For me I'm not really worried about noise since this will be done out of my garage.

Kinda curious do all these machines come with software. If not what is the most popular software. 

I was watching a guy at my local mall that has a sticker business (kiosk) and it seemed like all he did was show the customer an image which was an NFL team logo. Not sure if it was an image that was stored or off Google(not even sure you can use an image off Google) typed some stuff in probably size and hit enter. I know it can't be that easy but is it really that hard, just kinda curious



Also where do most people go to buy there vinyl. And is there a certain brand that is better then the other.


----------



## stphnwinslow (Sep 20, 2010)

They generally come with some introductory sign software.
The hardest thing is going to be getting used to creating the graphics. You can't just download something from google image search. You have to create your own art or pay someone to make it, otherwise you'd be stealing. You need to use vector files... you should search the forums for how to convert images to vectors.


----------



## BlueForME (Mar 4, 2011)

Most cutters come with software, usually a basic software not much good for designing but good for importing, exporting and cutting, those kind of things.
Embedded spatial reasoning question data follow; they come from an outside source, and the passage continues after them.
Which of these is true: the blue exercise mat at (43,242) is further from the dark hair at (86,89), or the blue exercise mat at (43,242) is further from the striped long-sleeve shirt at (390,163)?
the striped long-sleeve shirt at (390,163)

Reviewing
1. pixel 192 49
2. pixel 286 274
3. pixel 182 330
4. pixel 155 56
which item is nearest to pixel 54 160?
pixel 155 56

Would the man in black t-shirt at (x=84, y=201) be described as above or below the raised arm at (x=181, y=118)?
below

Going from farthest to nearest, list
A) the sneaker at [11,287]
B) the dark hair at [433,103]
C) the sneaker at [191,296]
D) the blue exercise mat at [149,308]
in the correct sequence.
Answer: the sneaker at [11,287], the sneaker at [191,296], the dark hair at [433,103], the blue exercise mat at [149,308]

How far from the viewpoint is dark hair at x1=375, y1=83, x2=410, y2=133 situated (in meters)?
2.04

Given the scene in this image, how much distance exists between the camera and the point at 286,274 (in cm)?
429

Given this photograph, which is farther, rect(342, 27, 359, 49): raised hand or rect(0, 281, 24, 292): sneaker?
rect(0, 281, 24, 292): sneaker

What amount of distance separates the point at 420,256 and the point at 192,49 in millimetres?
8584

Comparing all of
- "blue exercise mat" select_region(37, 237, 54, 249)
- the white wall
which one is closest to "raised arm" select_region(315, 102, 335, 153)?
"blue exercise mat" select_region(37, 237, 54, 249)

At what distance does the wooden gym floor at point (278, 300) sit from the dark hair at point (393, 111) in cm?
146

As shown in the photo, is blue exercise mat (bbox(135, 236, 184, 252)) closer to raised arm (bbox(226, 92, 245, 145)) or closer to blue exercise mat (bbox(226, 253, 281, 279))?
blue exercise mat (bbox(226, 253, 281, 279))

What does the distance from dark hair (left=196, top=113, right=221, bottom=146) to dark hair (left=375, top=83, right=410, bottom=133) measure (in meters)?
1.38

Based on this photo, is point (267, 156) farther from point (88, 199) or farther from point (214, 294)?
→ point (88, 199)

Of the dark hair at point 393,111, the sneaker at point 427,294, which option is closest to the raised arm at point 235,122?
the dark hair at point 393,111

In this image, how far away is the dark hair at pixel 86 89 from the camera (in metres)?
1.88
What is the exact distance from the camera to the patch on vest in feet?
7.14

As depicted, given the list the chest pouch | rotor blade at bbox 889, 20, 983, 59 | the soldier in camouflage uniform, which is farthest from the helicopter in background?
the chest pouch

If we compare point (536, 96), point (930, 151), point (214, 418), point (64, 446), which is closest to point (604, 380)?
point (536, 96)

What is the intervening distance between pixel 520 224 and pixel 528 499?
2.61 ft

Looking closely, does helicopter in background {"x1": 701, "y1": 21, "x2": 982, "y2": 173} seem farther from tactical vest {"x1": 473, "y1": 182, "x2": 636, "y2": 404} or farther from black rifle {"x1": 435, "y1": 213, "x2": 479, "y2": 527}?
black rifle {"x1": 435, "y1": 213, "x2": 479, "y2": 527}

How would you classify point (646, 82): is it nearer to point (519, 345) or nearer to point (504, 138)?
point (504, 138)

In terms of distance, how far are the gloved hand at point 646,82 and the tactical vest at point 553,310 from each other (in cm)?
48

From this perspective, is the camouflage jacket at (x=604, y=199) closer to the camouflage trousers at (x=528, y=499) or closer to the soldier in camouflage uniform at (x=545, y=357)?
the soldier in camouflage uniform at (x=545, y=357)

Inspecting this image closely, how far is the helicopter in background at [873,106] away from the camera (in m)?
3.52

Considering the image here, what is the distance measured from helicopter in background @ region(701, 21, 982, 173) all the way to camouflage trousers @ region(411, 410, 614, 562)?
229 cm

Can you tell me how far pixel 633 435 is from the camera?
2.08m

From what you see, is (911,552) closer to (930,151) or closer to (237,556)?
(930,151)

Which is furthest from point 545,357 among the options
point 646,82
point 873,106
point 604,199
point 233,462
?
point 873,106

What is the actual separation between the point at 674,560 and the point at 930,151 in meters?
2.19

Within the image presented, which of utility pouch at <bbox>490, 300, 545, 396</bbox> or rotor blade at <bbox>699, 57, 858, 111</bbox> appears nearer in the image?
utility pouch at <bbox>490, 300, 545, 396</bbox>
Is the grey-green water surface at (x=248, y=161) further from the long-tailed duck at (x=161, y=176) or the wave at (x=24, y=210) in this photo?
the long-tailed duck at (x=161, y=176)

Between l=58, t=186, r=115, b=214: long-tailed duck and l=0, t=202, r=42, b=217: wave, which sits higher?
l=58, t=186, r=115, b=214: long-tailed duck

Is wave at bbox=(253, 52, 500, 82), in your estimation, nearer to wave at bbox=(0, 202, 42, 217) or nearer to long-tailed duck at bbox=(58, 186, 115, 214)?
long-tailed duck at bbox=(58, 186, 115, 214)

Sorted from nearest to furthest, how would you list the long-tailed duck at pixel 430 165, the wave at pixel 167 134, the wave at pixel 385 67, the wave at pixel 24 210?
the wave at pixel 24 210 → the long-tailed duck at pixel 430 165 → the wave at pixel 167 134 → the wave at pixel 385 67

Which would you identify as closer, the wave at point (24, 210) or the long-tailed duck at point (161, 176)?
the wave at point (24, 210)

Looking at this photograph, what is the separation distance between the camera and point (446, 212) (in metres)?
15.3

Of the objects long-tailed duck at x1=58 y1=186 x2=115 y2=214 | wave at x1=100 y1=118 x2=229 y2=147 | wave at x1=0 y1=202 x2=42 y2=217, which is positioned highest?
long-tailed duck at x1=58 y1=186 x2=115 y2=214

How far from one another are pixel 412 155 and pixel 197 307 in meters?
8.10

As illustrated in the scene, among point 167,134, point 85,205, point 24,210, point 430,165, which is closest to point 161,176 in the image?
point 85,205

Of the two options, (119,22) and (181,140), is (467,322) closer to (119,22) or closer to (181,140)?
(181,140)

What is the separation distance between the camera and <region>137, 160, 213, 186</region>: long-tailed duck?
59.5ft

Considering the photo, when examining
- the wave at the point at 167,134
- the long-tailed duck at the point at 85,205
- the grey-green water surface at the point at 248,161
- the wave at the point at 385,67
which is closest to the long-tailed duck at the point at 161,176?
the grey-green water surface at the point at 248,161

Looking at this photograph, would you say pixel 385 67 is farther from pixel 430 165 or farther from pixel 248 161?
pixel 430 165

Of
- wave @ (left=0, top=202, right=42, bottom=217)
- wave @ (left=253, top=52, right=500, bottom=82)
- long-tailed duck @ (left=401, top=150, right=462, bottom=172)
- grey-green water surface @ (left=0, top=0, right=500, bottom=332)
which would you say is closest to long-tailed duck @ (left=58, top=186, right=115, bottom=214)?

Graphic programs like corel draw are a good software program to design in. You can purchase vector art work to do stickers and that is probably where the kiosk guy got his, plenty out there to purchase and just import in to your cutter program, size and cut.

Blue


----------



## ShopHighFive (Sep 19, 2012)

A good "free" vector program is InkScape. Also SerifDraw has a free version of their _CorelDraw like_ program. Both are easy to use. Be aware that vectors copy and pasted from InkScape to LXi are very rough. Vectors from SerifDraw to LXi are okay.


----------



## BigLiquid530 (Dec 20, 2012)

I'll definently keep all this mind thank you people for all your help


----------



## Not Just TShirts (Jul 15, 2009)

Gx-24 here.....never let's us down.


----------



## BigLiquid530 (Dec 20, 2012)

The more I read about the Roland the more in leaning towards it


----------



## plan b (Feb 21, 2007)

If you want the best then these cutters are what you want Summa USA - Products


----------